A special note of appreciation goes to my colleague, Jaye Powers, who has taught online versions of our New Communication Technologies and Society course for the past decade. Each semester, Professor Powers asked her students to provide constructive written feedback on the first edition of this book, which I have incorporated in this new edition. This student-focused feedback was especially insightful in revising and updating this text.
I would like to thank my former students and colleagues in the Department of Journalism and Media Communication at Colorado State University for their support while I was a professor working my way up through the ranks. I retired in January of 2020, but have maintained my contacts with my friends among the faculty, chair Greg Luft, staff, and many graduates of our BS, MS, and MCMM programs over two decades of teaching and conducting research in communication technology. Specifically, I want to extend my appreciation to colleague Mike Humphrey and CSU social media expert Ashleigh Schroeder for their contributions to the key terms list.
Thanks to my faculty colleague Tim Amidon at CSU for the introduction to the insightful scholars Safiya Umoja Noble at UCLA and Shoshana Zuboff at Harvard.
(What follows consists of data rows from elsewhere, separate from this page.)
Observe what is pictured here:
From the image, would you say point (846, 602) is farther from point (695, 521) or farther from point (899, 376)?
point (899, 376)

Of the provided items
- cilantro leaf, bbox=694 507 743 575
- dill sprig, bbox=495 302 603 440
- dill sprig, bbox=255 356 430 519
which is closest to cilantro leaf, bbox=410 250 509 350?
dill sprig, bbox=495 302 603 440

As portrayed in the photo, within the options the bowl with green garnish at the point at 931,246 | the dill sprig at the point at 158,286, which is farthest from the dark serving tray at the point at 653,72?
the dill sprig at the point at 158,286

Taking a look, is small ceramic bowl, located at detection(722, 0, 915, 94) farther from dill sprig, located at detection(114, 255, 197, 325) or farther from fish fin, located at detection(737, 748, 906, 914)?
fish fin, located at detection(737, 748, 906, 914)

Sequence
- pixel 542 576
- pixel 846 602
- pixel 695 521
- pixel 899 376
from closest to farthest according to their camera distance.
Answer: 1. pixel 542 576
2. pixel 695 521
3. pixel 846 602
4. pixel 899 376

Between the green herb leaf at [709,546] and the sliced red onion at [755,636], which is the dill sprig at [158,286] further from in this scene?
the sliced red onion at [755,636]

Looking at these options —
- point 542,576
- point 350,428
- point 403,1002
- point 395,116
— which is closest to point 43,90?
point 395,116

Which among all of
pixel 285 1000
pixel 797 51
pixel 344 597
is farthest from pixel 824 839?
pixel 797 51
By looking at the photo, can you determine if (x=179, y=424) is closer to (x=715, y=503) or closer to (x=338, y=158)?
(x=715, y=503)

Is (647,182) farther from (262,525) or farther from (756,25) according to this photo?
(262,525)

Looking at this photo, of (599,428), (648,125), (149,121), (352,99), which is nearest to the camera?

Their critical perspectives were included in the chapters on search technologies and privacy issues related to digital surveillance.
My son, Peter James Seel, contributed helpful feedback for the chapter on Alternative Digital Realities about digital game culture and e-sports, an area of personal expertise. Friend Michael Szczepaniak is a professional working in information technology and contributed to the chapter on artificial intelligence and machine learning with many helpful comments. Retired telephone company executive Clifton Phalen shared unique insights about working for one of the regional Bell operating companies when it was part of AT&T.